In 1946, she found success when her short story “Such Is Rachel” won second prize in a competition sponsored by The Atlantic. That year, she returned to Egypt. But in 1951, bored by the monotony and stagnation of Egyptian society and concerned with creeping nationalism and xenophobia towards anything non-Egyptian, she returned to New York. That year she published her first novel, “Jacob’s Ladder,” a semi-autobiographical description of the Jewish elite living in Cairo at the turn of the 20th century.

She then lived briefly with her sister in Paris before marrying Alexander Kahanoff, a businessman, in 1952. They moved to Israel in 1954, living first in a migrant reception center in Beersheba and later in Bat Yam, a working-class town. south of Tel Aviv.

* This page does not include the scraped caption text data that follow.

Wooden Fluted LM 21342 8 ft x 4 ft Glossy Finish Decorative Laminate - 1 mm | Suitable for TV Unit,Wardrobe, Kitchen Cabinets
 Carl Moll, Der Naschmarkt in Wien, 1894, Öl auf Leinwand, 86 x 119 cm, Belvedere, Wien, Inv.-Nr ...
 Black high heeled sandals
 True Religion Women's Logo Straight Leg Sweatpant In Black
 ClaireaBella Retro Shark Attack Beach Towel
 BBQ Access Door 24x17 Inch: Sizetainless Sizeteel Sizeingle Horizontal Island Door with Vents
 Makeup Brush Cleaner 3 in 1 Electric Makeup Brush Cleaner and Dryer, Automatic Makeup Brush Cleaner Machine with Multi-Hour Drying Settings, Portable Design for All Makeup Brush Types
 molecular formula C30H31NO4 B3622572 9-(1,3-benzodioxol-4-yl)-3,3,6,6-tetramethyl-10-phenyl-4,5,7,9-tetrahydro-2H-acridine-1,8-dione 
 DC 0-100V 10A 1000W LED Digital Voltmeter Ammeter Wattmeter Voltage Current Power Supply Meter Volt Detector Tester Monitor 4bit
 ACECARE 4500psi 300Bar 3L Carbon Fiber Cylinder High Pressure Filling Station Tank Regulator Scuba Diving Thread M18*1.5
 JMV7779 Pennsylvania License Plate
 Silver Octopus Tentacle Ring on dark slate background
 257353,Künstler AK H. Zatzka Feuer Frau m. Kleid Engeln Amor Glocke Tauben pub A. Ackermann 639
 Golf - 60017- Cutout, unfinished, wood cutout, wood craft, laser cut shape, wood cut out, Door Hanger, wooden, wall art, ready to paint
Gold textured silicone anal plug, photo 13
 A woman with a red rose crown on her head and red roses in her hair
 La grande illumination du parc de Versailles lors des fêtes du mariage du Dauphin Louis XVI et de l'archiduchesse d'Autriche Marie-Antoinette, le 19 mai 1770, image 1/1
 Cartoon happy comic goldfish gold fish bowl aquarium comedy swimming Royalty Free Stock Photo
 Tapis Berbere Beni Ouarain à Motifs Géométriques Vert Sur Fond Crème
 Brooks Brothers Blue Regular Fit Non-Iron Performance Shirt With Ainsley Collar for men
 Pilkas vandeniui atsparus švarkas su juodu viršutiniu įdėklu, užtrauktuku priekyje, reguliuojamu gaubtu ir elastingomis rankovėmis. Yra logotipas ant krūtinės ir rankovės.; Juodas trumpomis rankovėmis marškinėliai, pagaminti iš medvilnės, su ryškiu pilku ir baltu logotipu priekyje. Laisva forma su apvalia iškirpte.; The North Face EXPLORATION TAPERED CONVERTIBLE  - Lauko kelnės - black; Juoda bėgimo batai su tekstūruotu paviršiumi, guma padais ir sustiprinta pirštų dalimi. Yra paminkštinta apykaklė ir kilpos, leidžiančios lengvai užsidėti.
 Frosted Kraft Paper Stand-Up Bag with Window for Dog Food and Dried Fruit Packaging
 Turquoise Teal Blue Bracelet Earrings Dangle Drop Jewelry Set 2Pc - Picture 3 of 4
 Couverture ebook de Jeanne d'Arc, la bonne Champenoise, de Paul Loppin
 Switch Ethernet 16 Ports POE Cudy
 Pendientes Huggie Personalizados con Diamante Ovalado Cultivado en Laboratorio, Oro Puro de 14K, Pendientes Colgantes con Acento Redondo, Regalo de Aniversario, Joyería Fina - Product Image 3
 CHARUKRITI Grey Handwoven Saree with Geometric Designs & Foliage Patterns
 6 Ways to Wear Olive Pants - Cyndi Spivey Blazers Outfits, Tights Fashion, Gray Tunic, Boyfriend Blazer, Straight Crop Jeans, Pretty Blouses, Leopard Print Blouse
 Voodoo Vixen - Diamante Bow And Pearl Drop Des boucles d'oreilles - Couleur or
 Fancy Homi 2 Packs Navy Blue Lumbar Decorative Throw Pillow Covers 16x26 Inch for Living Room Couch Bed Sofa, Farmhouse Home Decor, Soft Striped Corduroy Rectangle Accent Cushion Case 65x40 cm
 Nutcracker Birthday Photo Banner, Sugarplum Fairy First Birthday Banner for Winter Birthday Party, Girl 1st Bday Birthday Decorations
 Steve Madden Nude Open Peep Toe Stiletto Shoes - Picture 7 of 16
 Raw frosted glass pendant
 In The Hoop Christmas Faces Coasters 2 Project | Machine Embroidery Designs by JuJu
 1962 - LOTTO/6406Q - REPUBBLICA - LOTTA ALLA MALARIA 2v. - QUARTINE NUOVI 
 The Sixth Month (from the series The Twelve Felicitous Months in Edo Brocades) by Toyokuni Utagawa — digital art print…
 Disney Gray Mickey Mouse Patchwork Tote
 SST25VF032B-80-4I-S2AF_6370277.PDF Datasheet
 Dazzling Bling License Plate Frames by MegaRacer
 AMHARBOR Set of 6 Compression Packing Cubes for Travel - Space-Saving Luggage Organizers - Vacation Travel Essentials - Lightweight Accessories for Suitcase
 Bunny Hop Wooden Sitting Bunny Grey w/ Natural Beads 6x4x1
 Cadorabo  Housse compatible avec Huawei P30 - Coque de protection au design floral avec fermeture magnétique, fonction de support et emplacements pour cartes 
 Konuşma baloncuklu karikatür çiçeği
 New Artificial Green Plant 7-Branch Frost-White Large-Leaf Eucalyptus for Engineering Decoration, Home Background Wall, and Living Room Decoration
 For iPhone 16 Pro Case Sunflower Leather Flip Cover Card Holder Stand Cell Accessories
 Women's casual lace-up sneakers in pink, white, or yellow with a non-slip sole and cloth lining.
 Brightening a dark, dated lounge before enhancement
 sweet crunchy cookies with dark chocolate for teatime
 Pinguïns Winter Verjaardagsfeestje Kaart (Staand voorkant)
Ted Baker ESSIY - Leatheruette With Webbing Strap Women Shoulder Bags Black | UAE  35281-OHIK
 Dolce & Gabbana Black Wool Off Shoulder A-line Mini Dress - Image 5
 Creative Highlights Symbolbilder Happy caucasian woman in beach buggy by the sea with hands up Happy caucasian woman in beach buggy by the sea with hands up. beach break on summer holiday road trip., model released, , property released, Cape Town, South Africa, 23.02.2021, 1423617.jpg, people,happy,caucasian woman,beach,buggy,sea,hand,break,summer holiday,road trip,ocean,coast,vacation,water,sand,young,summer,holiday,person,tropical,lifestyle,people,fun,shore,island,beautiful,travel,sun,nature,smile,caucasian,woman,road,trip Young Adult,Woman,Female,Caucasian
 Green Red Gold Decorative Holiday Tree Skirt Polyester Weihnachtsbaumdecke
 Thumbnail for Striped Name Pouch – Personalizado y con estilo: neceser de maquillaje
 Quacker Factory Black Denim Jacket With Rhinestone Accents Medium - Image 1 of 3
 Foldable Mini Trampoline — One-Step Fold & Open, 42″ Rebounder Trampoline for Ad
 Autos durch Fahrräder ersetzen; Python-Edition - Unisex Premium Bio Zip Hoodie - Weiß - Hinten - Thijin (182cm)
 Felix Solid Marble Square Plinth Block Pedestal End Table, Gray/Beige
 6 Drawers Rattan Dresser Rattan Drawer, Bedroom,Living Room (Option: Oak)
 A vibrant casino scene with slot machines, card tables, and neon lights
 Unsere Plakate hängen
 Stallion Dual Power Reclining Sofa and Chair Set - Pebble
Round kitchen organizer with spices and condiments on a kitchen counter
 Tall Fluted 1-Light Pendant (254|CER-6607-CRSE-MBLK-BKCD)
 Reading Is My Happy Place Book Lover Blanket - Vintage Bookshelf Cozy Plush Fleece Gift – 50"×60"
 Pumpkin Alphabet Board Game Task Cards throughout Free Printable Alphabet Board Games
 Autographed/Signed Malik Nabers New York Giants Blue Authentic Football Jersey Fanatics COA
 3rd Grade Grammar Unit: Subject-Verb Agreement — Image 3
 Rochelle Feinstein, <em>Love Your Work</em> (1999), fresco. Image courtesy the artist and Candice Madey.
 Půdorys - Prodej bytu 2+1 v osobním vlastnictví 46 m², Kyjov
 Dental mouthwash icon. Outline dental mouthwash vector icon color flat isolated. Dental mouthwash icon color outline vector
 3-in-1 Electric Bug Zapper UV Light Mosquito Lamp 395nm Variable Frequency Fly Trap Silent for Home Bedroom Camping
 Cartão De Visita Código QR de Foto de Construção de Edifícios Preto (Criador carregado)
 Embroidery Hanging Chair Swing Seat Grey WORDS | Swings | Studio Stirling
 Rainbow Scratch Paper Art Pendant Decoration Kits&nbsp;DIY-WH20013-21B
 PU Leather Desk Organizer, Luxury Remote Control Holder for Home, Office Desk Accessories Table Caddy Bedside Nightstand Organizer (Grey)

Kahanoff had an ambiguous relationship with Zionism. On the one hand, she was drawn to the story and potential of the Jewish people re-establishing their homeland after two millennia of wandering, with the women, completely liberated, working side by side with the men in the fields and on the building sites. On the other hand, she did not like the dogmatic mindset of the Zionists. “The Mizrahis expected a different reception from their brothers,” she wrote. “They had to adapt to a society that they didn’t have the chance to help shape, a society in which they were considered raw material that needed to be polished, educated.”